Non l'ha detto un attivista privacy. Non è un estratto di un rapporto di Greenpeace sul cloud. È la testimonianza sotto giuramento di Anton Carniaux, Direttore Affari Pubblici e Legali di Microsoft France, davanti al Senato francese nel giugno 2025. Lo stesso periodo in cui Microsoft promuoveva attivamente i propri "European Digital Sovereignty Commitments" — elaborazione dati in-country, localizzazione dei server, garanzie europee.
Questa è la contraddizione al centro del dibattito sulla cloud europeo sovranità digitale. Non un'ambiguità normativa. Non un malinteso tecnico. Una contraddizione esplicita, giurata davanti a un'istituzione statale.
Il cloud europeo sovranità digitale che non esiste
Gaia-X nasce nel 2019 con un'ambizione chiara: costruire un'infrastruttura cloud federata europea che non dipendesse dagli hyperscaler americani. Lancio ufficiale nel giugno 2020, conferenze, dichiarazioni ministeriali, il sostegno dei governi francese e tedesco. Pareva la risposta strutturale alla dipendenza tecnologica europea.
Poi Amazon, Microsoft e Google furono ammessi come membri.
Frank Karlitschek, CEO di Nextcloud — uno dei pochi player europei con un'alternativa reale — ha descritto il meccanismo con precisione chirurgica in un'intervista al The Register del gennaio 2024:
"Lo hanno fatto in modo molto intelligente... inondando il progetto di documenti, persone e regolamentazioni. E le piccole organizzazioni come Nextcloud non riuscivano più a partecipare, perché non abbiamo le risorse per leggere mille pagine di documenti ogni volta." — Frank Karlitschek, CEO Nextcloud, The Register, gennaio 2024
Novembre 2021: Scaleway, membro fondatore francese, abbandona il progetto al vertice di Milano lamentando "troppa ingerenza straniera" e denunciando che Gaia-X era stato dirottato a favore degli hyperscaler americani. Febbraio 2025: EuroStack pubblica "Gaia-X: Chronicle of a Failure Foretold". Quello stesso anno, Agdatahub — altro membro fondatore — viene liquidata dopo aver ricevuto €4,8 milioni di finanziamenti pubblici. Oggi Gaia-X AISBL esiste ancora, conta oltre 370 membri e pubblica standard tecnici. Non ha alcun impatto misurabile sul mercato.
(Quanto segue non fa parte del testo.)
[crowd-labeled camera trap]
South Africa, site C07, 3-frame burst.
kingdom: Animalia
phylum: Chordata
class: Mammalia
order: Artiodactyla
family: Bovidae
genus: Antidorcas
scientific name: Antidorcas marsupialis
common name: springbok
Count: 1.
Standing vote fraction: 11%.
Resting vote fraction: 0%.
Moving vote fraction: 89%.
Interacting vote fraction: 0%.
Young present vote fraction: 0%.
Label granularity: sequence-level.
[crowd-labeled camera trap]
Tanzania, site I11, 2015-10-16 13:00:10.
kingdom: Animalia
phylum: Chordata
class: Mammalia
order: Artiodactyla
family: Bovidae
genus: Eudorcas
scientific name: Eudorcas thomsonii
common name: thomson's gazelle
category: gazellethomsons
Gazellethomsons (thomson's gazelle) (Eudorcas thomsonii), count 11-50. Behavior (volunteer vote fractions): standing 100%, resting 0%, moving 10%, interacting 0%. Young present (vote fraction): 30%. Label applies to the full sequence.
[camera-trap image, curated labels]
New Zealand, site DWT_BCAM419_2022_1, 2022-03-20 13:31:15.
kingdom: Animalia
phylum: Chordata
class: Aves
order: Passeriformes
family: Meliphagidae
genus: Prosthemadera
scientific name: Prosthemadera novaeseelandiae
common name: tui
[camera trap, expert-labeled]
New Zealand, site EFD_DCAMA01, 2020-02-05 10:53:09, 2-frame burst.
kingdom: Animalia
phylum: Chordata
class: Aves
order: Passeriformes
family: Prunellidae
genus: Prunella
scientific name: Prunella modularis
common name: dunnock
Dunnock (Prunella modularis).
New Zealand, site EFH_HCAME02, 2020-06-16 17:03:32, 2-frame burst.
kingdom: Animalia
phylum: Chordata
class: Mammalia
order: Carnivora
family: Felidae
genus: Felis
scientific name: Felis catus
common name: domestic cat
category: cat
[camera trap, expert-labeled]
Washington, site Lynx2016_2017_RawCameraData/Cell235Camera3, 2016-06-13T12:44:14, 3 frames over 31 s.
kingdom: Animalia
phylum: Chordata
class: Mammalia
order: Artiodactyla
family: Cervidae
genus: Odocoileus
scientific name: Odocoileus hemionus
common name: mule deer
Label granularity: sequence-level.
I dati di mercato confermano la traiettoria. Nel 2017 i provider cloud europei detenevano il 29% del mercato europeo. Nel 2024: 15%. Sette anni di dibattito politico, miliardi di dichiarazioni d'intenti, e la quota europea si è dimezzata. I tre hyperscaler USA controllano oltre il 70% di un mercato da €61 miliardi.